This article was sourced from Impose Magazine via Mr. Will Bennett. Regards.

I live in London. You may have noticed. As such I have to use the london underground. As train systems go it’s kind of a biggie- odds are you’ve heard of it. Because of its vast scale the wizards came up with a “touch technology” card that acts as your pass to get in and out of the system. Its called the Oyster card- and they do their job very well. What don’t do their job are the muppets holding them.

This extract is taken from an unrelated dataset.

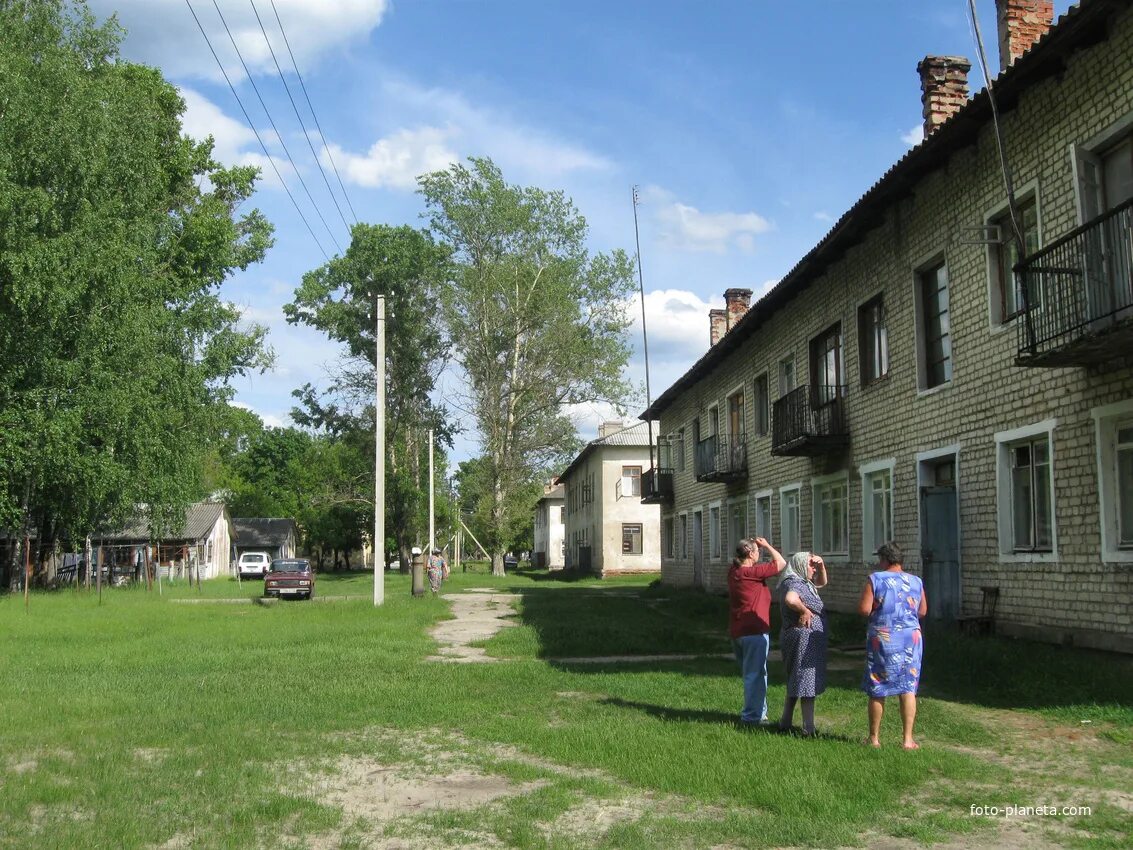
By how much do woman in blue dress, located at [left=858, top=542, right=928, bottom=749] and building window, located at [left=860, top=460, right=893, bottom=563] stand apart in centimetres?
1061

As you approach an entrance or exit there is a circular yellow pad on which you should touch the card to register that you are about to get on or off at that station so you can be charges accordingly. Most of the station on the underground have “gates” with these touch pads. These are the poor mans version of those electric gates that people who have to much money feel they need to bolt onto the front of their driveway. With the exception that these ones are tiny and open at such a breakneck speed that it would put a cheaters best lap to shame. So you “touch” your card on the yellow pad, the doors swing open, you walk though, continue with your day. Its that easy. So why do some people miss-understand the “touch” aspect of the whole thing as “hold until you are a good couple of feet away”. The problem with holding the card on the reader is that then it presumes you are trying to do a “pass-back”. Thats where you attempt to give your oyster card to someone else behind you to get through as well. The oyster combats this by calling you a thieving bastard- turning its little light red and locking the gate for a few seconds. While this light is red it also means that no one else’s card (no matter how valid) will be read until the thieving git has moved away and been wrestled to the ground by dogs. This happened to me this morning (not the dogs bit)- I was waiting behind a few people at oxford circus station to exit – and I just knew the person in front of me was a “holder”. so there they go, right up to the gate- places their card on the reader, the light turns green, the gates open. They then continue to hold their card on the reader as they walk through the ALREADY OPEN gates. Why? What do you think it’s going to do to you if you let go of that card? The gates will turn to razorblades and sheer your idiotic body in two? We can only hope. Now a good foot away said person is actually leaning backwards still holding the card on the reader. Well that was quite enough for the pass back system- Light went red- gates slam shut and it continues to ignore my card for a few seconds while a nice little Que. builds up behind me tutting. SEE WHAT YOU’VE DONE, HOLDER? YOU MADE PEOPLE TUT!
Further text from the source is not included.